**Task goal**.
Render every line below as a JSON list of strings, one string per line. Skip the blank lines and leave out the pictures.

**Dataset records**.
## begin

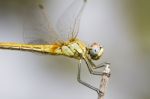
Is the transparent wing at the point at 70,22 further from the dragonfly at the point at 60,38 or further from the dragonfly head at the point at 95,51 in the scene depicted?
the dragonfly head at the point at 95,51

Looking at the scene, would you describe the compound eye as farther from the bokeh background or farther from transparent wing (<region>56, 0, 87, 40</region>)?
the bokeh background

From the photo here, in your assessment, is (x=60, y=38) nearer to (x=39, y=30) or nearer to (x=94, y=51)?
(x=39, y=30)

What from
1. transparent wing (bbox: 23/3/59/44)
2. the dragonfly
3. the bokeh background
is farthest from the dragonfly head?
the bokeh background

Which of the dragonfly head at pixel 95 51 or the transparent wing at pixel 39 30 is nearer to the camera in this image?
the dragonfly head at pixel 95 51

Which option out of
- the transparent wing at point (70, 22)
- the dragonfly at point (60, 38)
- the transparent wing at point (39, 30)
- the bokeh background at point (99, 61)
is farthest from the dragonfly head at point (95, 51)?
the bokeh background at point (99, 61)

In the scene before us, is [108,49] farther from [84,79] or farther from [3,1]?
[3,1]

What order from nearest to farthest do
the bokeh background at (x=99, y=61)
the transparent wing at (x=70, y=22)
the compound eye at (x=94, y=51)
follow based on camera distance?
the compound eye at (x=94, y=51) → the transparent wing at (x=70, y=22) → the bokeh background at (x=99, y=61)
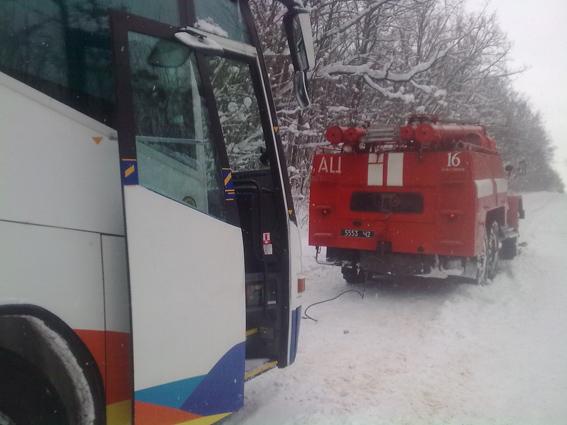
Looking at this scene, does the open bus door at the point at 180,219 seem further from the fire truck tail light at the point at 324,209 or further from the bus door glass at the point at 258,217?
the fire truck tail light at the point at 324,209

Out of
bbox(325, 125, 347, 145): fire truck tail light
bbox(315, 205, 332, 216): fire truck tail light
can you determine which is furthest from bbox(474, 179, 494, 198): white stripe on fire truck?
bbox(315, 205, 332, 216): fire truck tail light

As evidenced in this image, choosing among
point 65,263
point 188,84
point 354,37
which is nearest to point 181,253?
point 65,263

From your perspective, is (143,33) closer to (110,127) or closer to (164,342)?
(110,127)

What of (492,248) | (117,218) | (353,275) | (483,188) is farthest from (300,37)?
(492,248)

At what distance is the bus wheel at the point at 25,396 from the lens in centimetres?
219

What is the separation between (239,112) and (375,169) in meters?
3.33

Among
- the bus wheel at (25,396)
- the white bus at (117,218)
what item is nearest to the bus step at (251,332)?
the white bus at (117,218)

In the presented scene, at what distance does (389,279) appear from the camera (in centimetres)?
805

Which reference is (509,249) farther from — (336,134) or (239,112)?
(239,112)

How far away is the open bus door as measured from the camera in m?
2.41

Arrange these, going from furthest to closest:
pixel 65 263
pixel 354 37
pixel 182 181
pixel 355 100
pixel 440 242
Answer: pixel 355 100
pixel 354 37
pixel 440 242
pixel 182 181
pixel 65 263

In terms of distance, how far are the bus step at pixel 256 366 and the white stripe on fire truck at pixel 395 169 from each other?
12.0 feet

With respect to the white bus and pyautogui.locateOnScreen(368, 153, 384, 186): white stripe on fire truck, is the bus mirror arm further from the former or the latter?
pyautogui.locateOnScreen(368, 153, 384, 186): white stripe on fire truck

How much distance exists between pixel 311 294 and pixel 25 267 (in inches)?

## end

**Result**.
[
  "Is the transparent wing at the point at 70,22 further from the dragonfly at the point at 60,38 or further from the dragonfly head at the point at 95,51 in the scene depicted?",
  "the dragonfly head at the point at 95,51",
  "Looking at the scene, would you describe the compound eye as farther from the bokeh background or farther from transparent wing (<region>56, 0, 87, 40</region>)?",
  "the bokeh background",
  "From the photo here, in your assessment, is (x=60, y=38) nearer to (x=39, y=30) or nearer to (x=94, y=51)?",
  "(x=39, y=30)",
  "What from",
  "1. transparent wing (bbox: 23/3/59/44)",
  "2. the dragonfly",
  "3. the bokeh background",
  "is farthest from the dragonfly head?",
  "the bokeh background",
  "Which of the dragonfly head at pixel 95 51 or the transparent wing at pixel 39 30 is nearer to the camera in this image?",
  "the dragonfly head at pixel 95 51",
  "Which option out of",
  "- the transparent wing at point (70, 22)",
  "- the dragonfly at point (60, 38)",
  "- the transparent wing at point (39, 30)",
  "- the bokeh background at point (99, 61)",
  "is farthest from the dragonfly head at point (95, 51)?",
  "the bokeh background at point (99, 61)",
  "In the scene before us, is [108,49] farther from [84,79] or farther from [3,1]?",
  "[3,1]",
  "What order from nearest to farthest do",
  "the bokeh background at (x=99, y=61)",
  "the transparent wing at (x=70, y=22)",
  "the compound eye at (x=94, y=51)",
  "follow based on camera distance?",
  "the compound eye at (x=94, y=51) → the transparent wing at (x=70, y=22) → the bokeh background at (x=99, y=61)",
  "Looking at this scene, does the open bus door at the point at 180,219 seem further from the fire truck tail light at the point at 324,209 or further from the bus door glass at the point at 258,217?",
  "the fire truck tail light at the point at 324,209",
  "Out of",
  "bbox(325, 125, 347, 145): fire truck tail light",
  "bbox(315, 205, 332, 216): fire truck tail light",
  "can you determine which is furthest from bbox(474, 179, 494, 198): white stripe on fire truck?",
  "bbox(315, 205, 332, 216): fire truck tail light",
  "As evidenced in this image, choosing among",
  "point 65,263",
  "point 188,84",
  "point 354,37",
  "which is nearest to point 181,253?",
  "point 65,263",
  "From your perspective, is (143,33) closer to (110,127) or closer to (164,342)?",
  "(110,127)",
  "What of (492,248) | (117,218) | (353,275) | (483,188) is farthest from (300,37)?",
  "(492,248)",
  "At what distance is the bus wheel at the point at 25,396 from the lens in centimetres?",
  "219",
  "What is the separation between (239,112) and (375,169) in meters?",
  "3.33",
  "Among",
  "- the bus wheel at (25,396)",
  "- the white bus at (117,218)",
  "what item is nearest to the bus step at (251,332)?",
  "the white bus at (117,218)",
  "In the presented scene, at what distance does (389,279) appear from the camera (in centimetres)?",
  "805",
  "Which reference is (509,249) farther from — (336,134) or (239,112)?",
  "(239,112)",
  "How far away is the open bus door as measured from the camera in m?",
  "2.41",
  "Arrange these, going from furthest to closest:",
  "pixel 65 263",
  "pixel 354 37",
  "pixel 182 181",
  "pixel 355 100",
  "pixel 440 242",
  "Answer: pixel 355 100",
  "pixel 354 37",
  "pixel 440 242",
  "pixel 182 181",
  "pixel 65 263",
  "In terms of distance, how far are the bus step at pixel 256 366 and the white stripe on fire truck at pixel 395 169 from each other?",
  "12.0 feet",
  "With respect to the white bus and pyautogui.locateOnScreen(368, 153, 384, 186): white stripe on fire truck, is the bus mirror arm further from the former or the latter?",
  "pyautogui.locateOnScreen(368, 153, 384, 186): white stripe on fire truck",
  "How much distance exists between pixel 311 294 and pixel 25 267 (in inches)?"
]